The company’s revenue from operations plummeted 76.12% to Rs 13.66 crore in Q4 FY25, down from Rs 57.22 crore in the preceding quarter. Compared to the same period last year, revenue declined by 21.72%. Total income also saw a significant dip, falling 61.2% to Rs 27.14 crore in Q4 FY25 from Rs 69.96 crore in Q3.

Expenses continued to rise, with total expenses increasing by 16.9% to Rs 112.16 crore in Q4 FY25. Project expenses jumped 78.12% quarter-on-quarter to Rs 50.46 crore, while other expenses surged by over 4,420% to Rs 66.44 crore. On a full financial year basis, expenses rose by 5.5% to Rs 282.16 crore in FY25.
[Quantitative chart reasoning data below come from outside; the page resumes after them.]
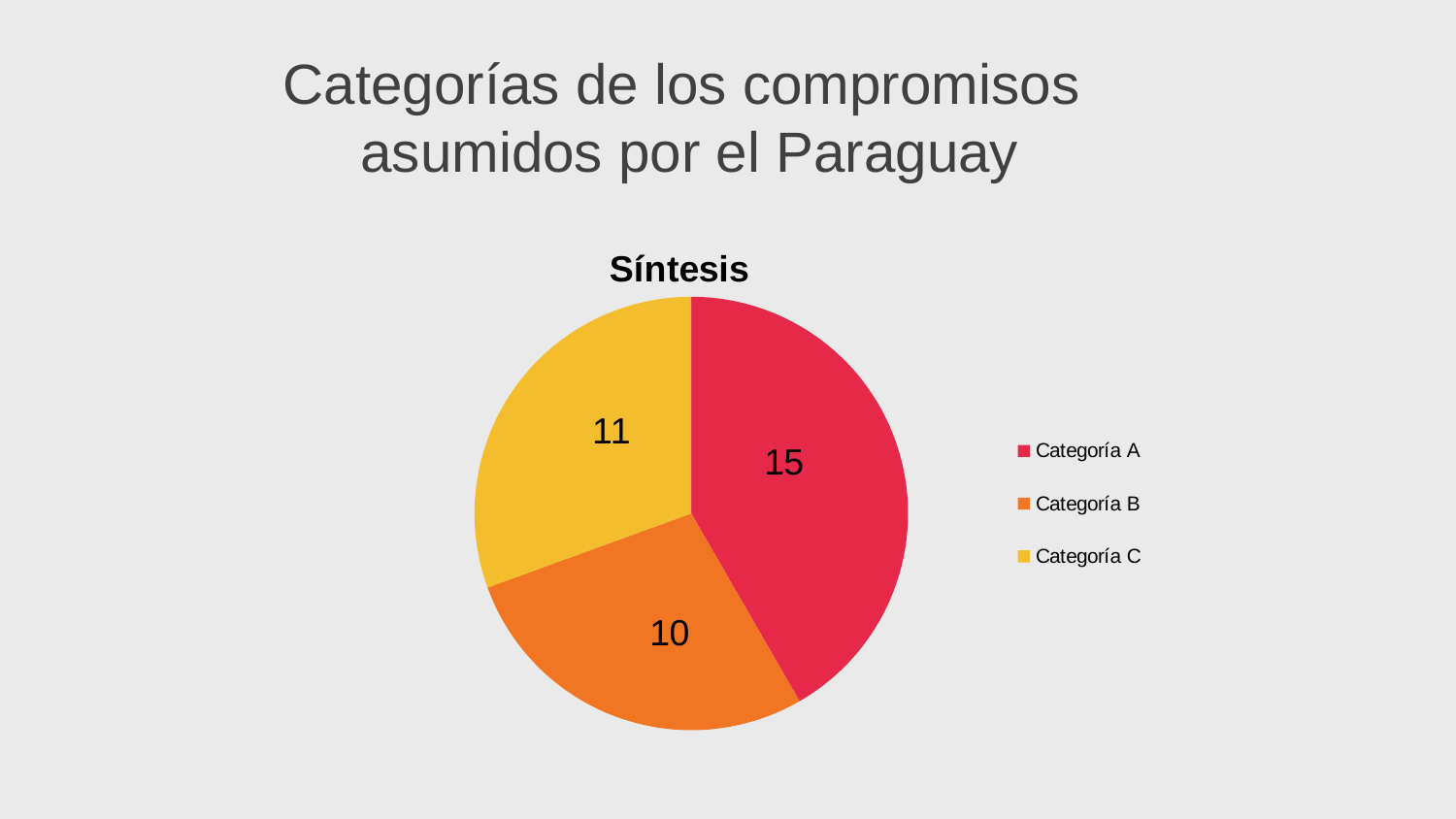
What is the difference between the values for Categoría C and Categoría B? 1 What share of the total does Categoría A represent? 15 of 36 How many slices does the pie chart have? 3 What is the value for Categoría B? 10 What is the title of the chart? Síntesis What is the value for Categoría A? 15 What is the value for Categoría C? 11 Which category has the largest slice? Categoría A What is the difference between the values for Categoría A and Categoría B? 5 What kind of chart is shown on the slide? Pie chart Which is larger, the value for Categoría A or Categoría C? Categoría A Which category has the smallest slice? Categoría B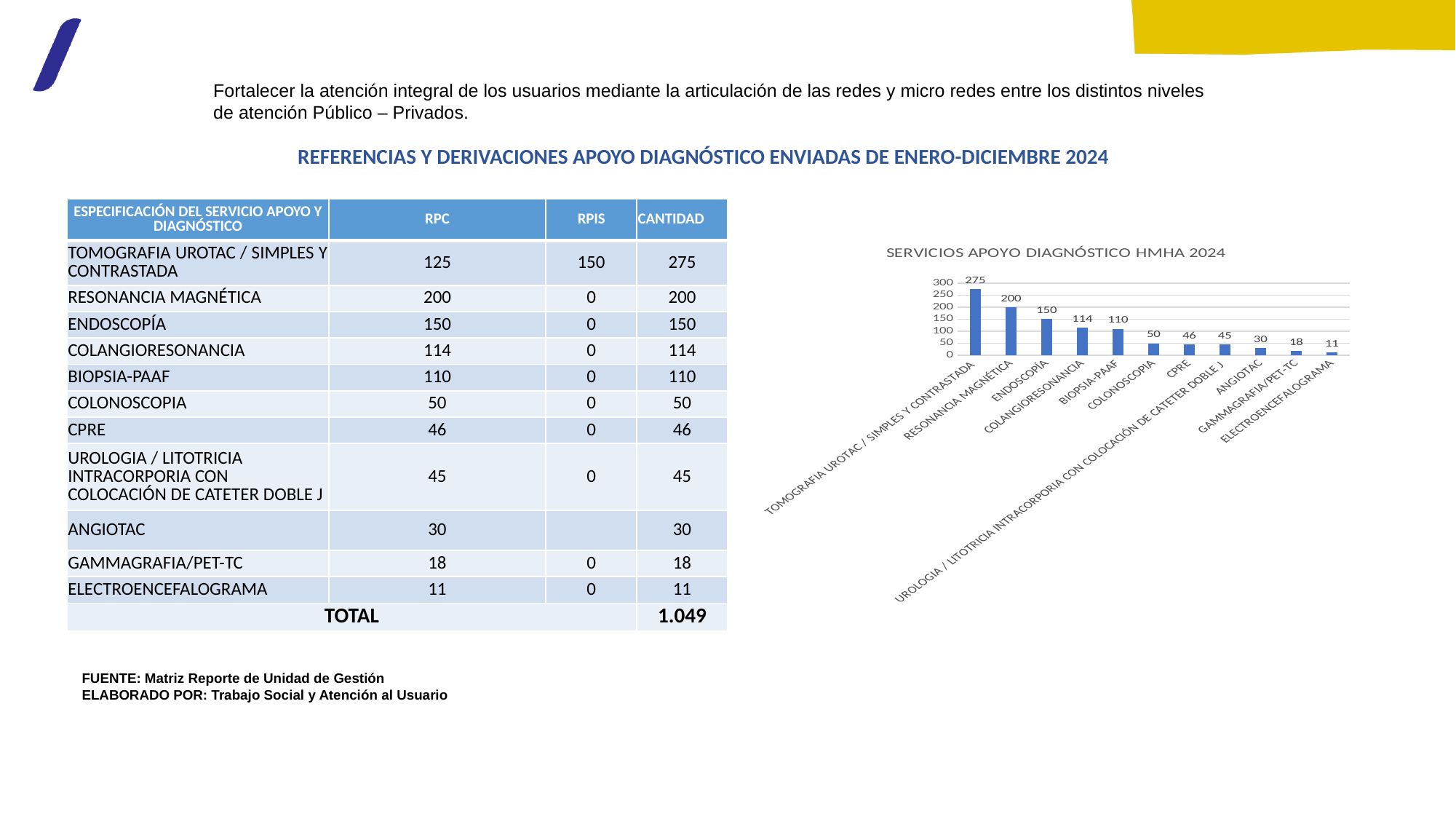
What is the difference between the values for ENDOSCOPÍA and BIOPSIA-PAAF in the chart? 40 What is the value for RESONANCIA MAGNÉTICA in the chart? 200 What is the value for COLANGIORESONANCIA in the chart? 114 What type of chart is shown on the slide? bar chart Is the value for GAMMAGRAFIA/PET-TC in the chart greater or less than 50? less What is the value for ELECTROENCEFALOGRAMA in the chart? 11 Which is larger in the chart, the value for COLONOSCOPIA or the value for ANGIOTAC? COLONOSCOPIA What is the title of the chart on the slide? SERVICIOS APOYO DIAGNÓSTICO HMHA 2024 Which category has the lowest value in the chart? ELECTROENCEFALOGRAMA Do the values in the chart rise or fall from left to right along the x axis? fall How many categories are plotted in the chart? 11 Which category has the highest value in the chart? TOMOGRAFIA UROTAC / SIMPLES Y CONTRASTADA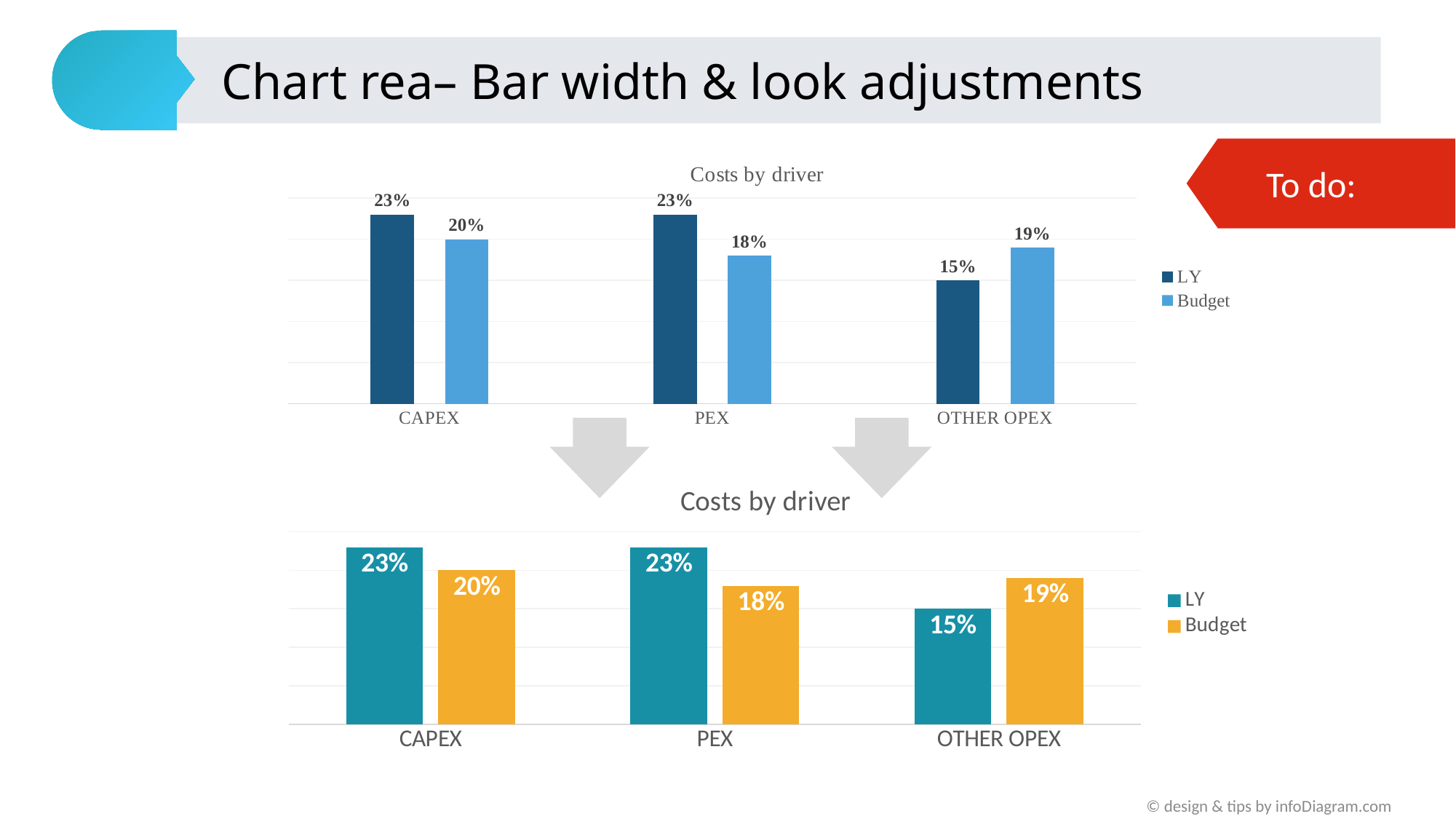
In the bottom chart, what is the Budget value for PEX? 18% In the top chart, which category has the highest Budget value? CAPEX How many series does the legend of the top chart list? 2 In the bottom chart, what is the difference between the LY and Budget values for PEX? 5% In the bottom chart, which category has the lowest LY value? OTHER OPEX In the bottom chart, which is larger for CAPEX, LY or Budget? LY In the top chart, what is the difference between the Budget and LY values for OTHER OPEX? 4% In the top chart, which is larger for OTHER OPEX, LY or Budget? Budget In the top chart, what is the Budget value for OTHER OPEX? 19% What type of chart is the bottom chart? Bar chart In the top chart, what is the LY value for CAPEX? 23% How many categories are shown on the x axis of the bottom chart? 3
The Emami Group company, which develops residential, commercial, and mixed-use properties across Indian cities, has faced a challenging quarter. The Board of Directors has approved the appointment of MKB and Associates as Secretarial Auditors for a period of five years, subject to shareholder approval at the upcoming Annual General Meeting (AGM).

The significant decline in revenue and rise in expenses have contributed to the company’s poor financial performance. The real estate sector has faced challenges in recent times, and Emami Realty Limited’s results reflect the industry’s struggles. The company will need to reassess its strategy and costs to improve its financial performance in the coming quarters. The appointment of a new Secretarial Auditor may help the company improve its governance and compliance practices, but it will need to address its underlying financial challenges to get back on track.